Обозлились, но аграрный «аккорд» таки сделали! Вышли вшестером, лопатами заточенными и лицами одухотворенными вооруженные, в ладони поплевали погуще и ну давай землицу азербайджанскую рыть и пот с раскрасневшихся лиц смахивать. Рыли и сажали, сажали и рыли от самой утренней зорьки до полного захода солнца. И огород, говорят, образцово-показательный получился. Ни травинки тебе, ни соринки. Каждый комочек земли, что покрупнее грецкого ореха, в мелкую пыль вручную размололи. Всякую растительность, которой на огороде быть не полагается, не просто из земли вырвали, но еще и до самых кончиков корней докопались и в буквальном смысле слова искоренили. Всякий камешек, который почвой по своим физическим характеристикам не являлся, тщательно отобрали и с огорода вынесли, большую кучу гравия на огородной границе соорудив. А грядки, пользуясь длинным шнуром, из казармы принесенным, спланировали так ровно, что по ним, по грядкам этим, можно было бы колонны торжественного парада в честь Дня Победы или очередной годовщины Октябрьской революции выстраивать.

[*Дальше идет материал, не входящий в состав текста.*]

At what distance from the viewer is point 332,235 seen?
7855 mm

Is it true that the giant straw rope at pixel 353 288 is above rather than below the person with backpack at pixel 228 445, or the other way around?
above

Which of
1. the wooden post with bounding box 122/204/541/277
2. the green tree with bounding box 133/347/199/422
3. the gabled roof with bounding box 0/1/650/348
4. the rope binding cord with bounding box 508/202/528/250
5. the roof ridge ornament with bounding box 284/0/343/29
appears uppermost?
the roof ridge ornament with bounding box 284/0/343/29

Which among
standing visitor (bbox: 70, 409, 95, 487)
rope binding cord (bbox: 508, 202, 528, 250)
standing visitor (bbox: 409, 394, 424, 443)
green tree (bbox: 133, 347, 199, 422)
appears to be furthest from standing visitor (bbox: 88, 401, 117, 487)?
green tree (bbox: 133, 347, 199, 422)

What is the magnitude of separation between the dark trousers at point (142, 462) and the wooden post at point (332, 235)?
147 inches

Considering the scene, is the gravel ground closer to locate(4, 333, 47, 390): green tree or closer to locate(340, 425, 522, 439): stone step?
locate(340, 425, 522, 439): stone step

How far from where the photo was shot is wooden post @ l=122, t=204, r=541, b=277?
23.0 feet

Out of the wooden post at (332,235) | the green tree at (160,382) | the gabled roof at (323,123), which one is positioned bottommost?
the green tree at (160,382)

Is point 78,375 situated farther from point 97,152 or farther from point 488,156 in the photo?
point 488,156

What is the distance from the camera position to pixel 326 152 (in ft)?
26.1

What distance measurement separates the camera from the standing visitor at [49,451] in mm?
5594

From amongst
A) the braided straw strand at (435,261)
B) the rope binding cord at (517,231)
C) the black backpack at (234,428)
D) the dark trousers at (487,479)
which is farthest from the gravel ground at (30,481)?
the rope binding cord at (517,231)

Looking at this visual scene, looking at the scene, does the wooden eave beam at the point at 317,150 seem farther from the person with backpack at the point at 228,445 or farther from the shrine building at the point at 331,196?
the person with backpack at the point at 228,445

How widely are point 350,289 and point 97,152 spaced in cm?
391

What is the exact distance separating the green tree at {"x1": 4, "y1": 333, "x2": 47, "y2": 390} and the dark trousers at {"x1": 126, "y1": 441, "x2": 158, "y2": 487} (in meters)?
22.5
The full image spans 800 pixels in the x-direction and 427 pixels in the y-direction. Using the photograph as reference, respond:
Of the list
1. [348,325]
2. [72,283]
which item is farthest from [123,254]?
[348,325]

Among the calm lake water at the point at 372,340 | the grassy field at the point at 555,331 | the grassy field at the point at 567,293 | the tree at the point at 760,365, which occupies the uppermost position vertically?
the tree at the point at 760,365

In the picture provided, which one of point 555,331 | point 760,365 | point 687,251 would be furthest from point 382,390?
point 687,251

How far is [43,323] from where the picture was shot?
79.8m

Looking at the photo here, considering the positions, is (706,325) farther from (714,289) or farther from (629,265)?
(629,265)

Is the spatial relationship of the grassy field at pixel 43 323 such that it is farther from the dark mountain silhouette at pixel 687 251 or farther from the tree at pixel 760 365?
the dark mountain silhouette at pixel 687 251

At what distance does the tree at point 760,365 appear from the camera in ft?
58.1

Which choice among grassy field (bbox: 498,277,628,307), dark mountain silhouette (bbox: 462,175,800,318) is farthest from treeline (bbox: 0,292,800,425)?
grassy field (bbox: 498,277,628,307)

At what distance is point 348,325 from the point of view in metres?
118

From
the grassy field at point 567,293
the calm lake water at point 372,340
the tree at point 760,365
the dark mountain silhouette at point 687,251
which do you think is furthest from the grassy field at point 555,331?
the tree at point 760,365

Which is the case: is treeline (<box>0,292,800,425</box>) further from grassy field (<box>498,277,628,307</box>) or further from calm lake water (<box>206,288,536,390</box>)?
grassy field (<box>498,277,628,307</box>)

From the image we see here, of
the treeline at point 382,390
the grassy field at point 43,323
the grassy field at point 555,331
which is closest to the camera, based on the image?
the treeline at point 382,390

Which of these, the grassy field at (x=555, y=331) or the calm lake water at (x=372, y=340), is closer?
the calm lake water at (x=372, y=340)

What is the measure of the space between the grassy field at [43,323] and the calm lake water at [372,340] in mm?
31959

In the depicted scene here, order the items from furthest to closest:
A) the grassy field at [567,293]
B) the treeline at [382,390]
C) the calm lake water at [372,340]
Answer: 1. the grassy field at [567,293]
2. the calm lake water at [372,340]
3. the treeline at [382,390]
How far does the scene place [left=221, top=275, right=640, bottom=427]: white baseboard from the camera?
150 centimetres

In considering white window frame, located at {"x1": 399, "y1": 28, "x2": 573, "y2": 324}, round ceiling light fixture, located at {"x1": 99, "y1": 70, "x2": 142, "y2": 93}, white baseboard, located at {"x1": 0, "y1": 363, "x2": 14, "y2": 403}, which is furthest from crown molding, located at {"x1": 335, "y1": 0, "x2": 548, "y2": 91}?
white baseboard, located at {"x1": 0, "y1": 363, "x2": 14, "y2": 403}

В общем, красота получилась несказанная, а не огород. Ну и картошку, конечно же, высадили. Все двадцать ведер семенного фонда, что Загоруйко им самолично привез, высадили и пустую тару прапорщику в целостности и сохранности возвернули. Посмотрел на все это растроганный Загоруйко, отческую слезу пустил и в умилении душевном, а также в радости телесной парней к дому с миром отпустил. «Езжайте, – говорит, – сынки, с Богом! А я уж, – говорит, – тут трудов ваших не подведу и по осени урожай „сам десять“ собрать обязуюсь». Парней три раза просить нужды не было, и, радостному прапорщику глубоко здоровья и семейного счастья пожелав, разъехались бывшие военнослужащие по родным домам уже на следующий день.